A 3D Organotypic Human Bronchial Model Reveals Persistent Infection and Modulated Inflammatory Response when Exposed to Brucella abortus.

Brucella infection is frequently acquired by inhalation, but the pathogen disseminates systemically from the lungs. However, little is known about the interaction of Brucella spp. with the airways. Using a 3D air-exposed organotypic human bronchial tissue model (polarized 16HBE14o- bronchial epithelial cells grown over a collagen matrix containing MRC-5 lung fibroblasts), we analyzed Brucella abortus replication, translocation and cytokine responses over prolonged post-infection times. Apically inoculated B. abortus invaded, replicated and persisted during the whole follow-up (16 days) within the bronchial tissue without inducing cytotoxicity. Viable bacteria were also detected in the conditioned medium (CM) since day five post-infection, indicating release from the basolateral side. In parallel experiments, no invasion or bacterial release was detected for Escherichia coli.
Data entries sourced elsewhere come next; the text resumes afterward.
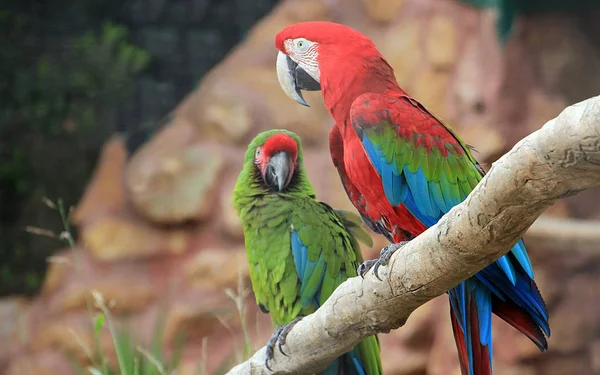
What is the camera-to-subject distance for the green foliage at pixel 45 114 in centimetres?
290

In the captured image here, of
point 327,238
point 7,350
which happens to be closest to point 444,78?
point 327,238

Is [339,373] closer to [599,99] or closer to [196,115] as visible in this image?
[599,99]

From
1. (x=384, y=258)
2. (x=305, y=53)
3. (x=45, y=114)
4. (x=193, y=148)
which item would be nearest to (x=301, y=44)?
(x=305, y=53)

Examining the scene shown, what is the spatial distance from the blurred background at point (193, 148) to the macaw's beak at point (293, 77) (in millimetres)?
751

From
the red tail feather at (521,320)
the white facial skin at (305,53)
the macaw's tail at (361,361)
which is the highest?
the white facial skin at (305,53)

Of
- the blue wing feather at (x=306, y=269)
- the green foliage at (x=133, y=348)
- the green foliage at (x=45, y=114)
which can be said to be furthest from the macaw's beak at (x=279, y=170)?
the green foliage at (x=45, y=114)

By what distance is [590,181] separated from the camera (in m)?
0.76

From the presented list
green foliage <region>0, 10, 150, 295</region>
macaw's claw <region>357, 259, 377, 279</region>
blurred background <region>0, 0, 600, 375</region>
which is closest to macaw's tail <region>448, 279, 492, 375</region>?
macaw's claw <region>357, 259, 377, 279</region>

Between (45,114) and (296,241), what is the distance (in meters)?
1.89

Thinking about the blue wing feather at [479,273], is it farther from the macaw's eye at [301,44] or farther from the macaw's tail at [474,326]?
the macaw's eye at [301,44]

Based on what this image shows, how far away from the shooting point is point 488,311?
1033 millimetres

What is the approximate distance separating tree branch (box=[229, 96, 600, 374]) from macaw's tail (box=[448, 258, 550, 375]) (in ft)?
0.26

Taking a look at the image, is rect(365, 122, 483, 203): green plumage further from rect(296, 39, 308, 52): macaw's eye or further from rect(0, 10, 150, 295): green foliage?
rect(0, 10, 150, 295): green foliage

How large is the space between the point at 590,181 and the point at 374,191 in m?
0.37
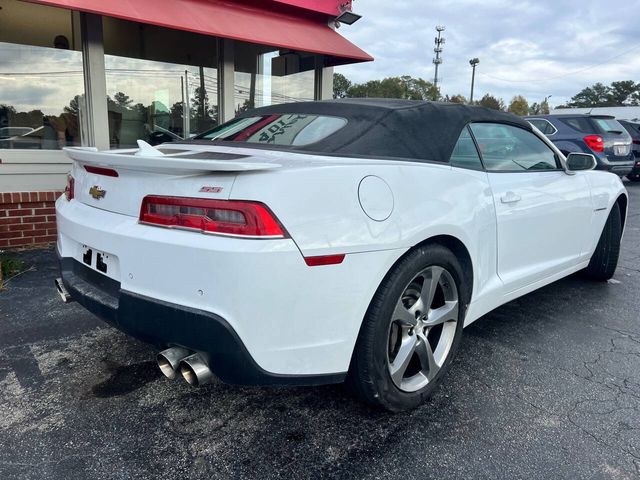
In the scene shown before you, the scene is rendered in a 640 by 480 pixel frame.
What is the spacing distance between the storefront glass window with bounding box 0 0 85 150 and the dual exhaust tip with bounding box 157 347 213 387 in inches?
200

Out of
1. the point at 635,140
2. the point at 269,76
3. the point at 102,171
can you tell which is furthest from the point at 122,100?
the point at 635,140

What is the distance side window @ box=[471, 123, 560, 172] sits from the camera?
2910mm

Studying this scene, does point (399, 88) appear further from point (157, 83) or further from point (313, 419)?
point (313, 419)

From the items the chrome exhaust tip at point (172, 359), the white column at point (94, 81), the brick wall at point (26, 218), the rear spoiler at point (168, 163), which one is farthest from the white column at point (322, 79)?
the chrome exhaust tip at point (172, 359)

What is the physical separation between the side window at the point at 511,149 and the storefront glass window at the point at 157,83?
5.20 meters

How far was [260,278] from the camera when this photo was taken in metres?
1.72

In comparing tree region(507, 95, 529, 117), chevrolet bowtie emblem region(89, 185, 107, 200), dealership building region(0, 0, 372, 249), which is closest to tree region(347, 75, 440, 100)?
tree region(507, 95, 529, 117)

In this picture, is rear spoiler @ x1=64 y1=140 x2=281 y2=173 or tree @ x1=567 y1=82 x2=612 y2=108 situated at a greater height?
tree @ x1=567 y1=82 x2=612 y2=108

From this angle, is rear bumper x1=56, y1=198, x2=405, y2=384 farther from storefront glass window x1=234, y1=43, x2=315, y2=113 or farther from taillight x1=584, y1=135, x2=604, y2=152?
taillight x1=584, y1=135, x2=604, y2=152

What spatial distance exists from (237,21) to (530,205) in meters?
4.92

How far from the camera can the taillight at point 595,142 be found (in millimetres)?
9828

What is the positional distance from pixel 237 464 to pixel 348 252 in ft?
3.23

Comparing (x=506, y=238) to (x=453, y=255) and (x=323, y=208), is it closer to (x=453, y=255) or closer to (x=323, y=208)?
(x=453, y=255)

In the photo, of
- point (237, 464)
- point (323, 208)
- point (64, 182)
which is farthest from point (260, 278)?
point (64, 182)
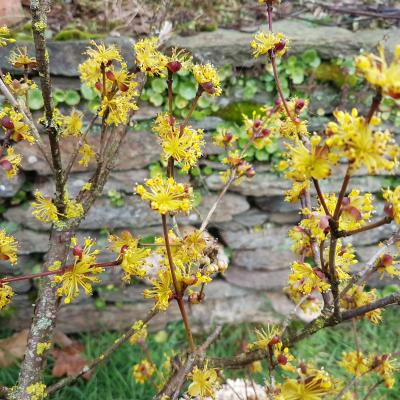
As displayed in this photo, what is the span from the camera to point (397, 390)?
2.20 meters

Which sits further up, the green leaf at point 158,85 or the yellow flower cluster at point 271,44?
the green leaf at point 158,85

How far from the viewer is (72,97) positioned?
6.79 feet

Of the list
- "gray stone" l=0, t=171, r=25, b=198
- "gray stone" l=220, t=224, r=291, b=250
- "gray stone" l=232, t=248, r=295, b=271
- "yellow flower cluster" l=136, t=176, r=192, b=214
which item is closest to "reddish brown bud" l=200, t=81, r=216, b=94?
"yellow flower cluster" l=136, t=176, r=192, b=214

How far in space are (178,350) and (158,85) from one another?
134cm

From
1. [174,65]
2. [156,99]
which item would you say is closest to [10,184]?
[156,99]

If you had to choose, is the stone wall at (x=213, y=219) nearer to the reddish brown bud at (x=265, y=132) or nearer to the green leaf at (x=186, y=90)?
the green leaf at (x=186, y=90)

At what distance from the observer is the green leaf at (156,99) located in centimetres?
212

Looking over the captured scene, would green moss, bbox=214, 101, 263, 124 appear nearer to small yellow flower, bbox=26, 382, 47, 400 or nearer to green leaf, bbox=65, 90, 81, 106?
green leaf, bbox=65, 90, 81, 106

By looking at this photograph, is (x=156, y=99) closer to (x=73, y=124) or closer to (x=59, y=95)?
(x=59, y=95)

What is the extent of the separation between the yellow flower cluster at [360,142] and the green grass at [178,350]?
1666 mm

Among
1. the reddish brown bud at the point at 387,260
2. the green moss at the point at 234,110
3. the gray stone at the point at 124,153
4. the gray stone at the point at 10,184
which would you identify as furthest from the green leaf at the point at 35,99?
the reddish brown bud at the point at 387,260

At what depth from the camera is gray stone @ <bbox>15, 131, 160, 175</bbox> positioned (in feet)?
6.92

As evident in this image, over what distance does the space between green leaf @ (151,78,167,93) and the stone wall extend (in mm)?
105

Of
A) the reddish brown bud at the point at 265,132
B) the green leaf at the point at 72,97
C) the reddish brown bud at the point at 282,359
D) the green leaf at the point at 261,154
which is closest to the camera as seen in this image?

The levels of IL-6, IL-8 and MCP-1 were increased in CM from Brucella-infected 3D cultures and in monocultures of polarized bronchial epithelial cells or lung fibroblasts. Collagenase/gelatinase activity was increased in 3D cultures and MRC-5 monocultures. Infection transference from bronchial cells to lung fibroblasts was documented using monocultures. An immune cross-talk was detected, as cytokine levels were increased in fibroblasts stimulated with bronchial CM, and vice versa. These results suggest that the bronchial mucosa can sustain B. abortus persistence, replication and dissemination, and that it induces a proinflammatory response to which both epithelial cells and fibroblasts contribute.